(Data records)

********

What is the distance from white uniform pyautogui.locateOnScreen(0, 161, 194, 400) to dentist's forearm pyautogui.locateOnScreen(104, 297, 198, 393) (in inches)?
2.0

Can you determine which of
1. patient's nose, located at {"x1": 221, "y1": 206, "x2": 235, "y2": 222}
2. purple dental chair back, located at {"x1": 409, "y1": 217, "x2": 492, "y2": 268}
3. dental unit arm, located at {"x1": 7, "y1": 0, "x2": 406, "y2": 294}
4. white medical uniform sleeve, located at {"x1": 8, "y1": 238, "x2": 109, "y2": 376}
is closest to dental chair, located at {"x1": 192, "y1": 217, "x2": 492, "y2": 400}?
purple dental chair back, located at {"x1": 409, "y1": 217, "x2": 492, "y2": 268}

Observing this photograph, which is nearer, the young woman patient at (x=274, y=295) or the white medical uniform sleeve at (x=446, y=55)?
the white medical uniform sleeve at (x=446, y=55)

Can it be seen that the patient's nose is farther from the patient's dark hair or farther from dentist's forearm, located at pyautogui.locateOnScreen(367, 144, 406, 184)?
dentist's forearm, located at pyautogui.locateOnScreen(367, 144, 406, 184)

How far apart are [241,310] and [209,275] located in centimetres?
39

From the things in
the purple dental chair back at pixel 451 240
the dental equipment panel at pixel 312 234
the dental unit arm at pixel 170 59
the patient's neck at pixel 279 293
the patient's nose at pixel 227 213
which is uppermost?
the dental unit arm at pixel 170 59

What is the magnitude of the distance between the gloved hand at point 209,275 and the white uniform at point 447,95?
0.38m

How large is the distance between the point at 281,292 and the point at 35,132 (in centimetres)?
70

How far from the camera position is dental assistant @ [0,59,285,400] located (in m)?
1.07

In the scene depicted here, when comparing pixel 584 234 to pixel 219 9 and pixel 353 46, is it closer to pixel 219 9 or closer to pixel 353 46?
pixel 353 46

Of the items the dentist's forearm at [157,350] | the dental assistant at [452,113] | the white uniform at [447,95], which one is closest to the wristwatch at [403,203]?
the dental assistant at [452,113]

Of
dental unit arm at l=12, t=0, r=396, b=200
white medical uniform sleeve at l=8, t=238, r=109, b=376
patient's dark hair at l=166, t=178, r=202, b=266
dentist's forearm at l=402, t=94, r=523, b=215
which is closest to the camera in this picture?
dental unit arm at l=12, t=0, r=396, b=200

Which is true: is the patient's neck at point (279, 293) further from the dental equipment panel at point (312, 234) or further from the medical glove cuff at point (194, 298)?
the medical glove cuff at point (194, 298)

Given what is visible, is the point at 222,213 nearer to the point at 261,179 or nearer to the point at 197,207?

********

* [Instructions to follow]: Copy exactly the line containing "Observing this photograph, which" and every line after it, ending with the last line of the records above.

* [Output below]:
Observing this photograph, which is nearer, the young woman patient at (x=274, y=295) or the white medical uniform sleeve at (x=446, y=55)?
the white medical uniform sleeve at (x=446, y=55)

Can it be seen that the patient's nose is farther from the patient's dark hair or farther from dentist's forearm, located at pyautogui.locateOnScreen(367, 144, 406, 184)?
dentist's forearm, located at pyautogui.locateOnScreen(367, 144, 406, 184)

How far apart are [241,310] and [209,275] located in centimetres?
39

From the things in
the purple dental chair back at pixel 451 240
the dental equipment panel at pixel 312 234
the dental unit arm at pixel 170 59
the patient's neck at pixel 279 293
the patient's nose at pixel 227 213
which is uppermost?
the dental unit arm at pixel 170 59

What is the magnitude of the distance between the gloved hand at point 209,275 and the white uniform at point 447,95?
0.38m

How large is the distance between the point at 281,292 and the point at 35,132 (in centimetres)?
70

How far from the camera position is dental assistant @ [0,59,285,400] located (in m)?
1.07

In the scene depicted here, when comparing pixel 584 234 to pixel 219 9 and pixel 353 46, is it closer to pixel 219 9 or closer to pixel 353 46?
pixel 353 46

Of the items the dentist's forearm at [157,350] | the dental assistant at [452,113] | the white uniform at [447,95], which one is closest to the wristwatch at [403,203]?
the dental assistant at [452,113]

Of
dental unit arm at l=12, t=0, r=396, b=200
white medical uniform sleeve at l=8, t=238, r=109, b=376
patient's dark hair at l=166, t=178, r=202, b=266
dentist's forearm at l=402, t=94, r=523, b=215
which is closest to the camera in this picture?
dental unit arm at l=12, t=0, r=396, b=200

Which is true: is the patient's neck at point (279, 293) further from the dental equipment panel at point (312, 234) or further from the medical glove cuff at point (194, 298)?
the medical glove cuff at point (194, 298)

Given what is visible, is the point at 222,213 nearer to the point at 261,179 or nearer to the point at 197,207?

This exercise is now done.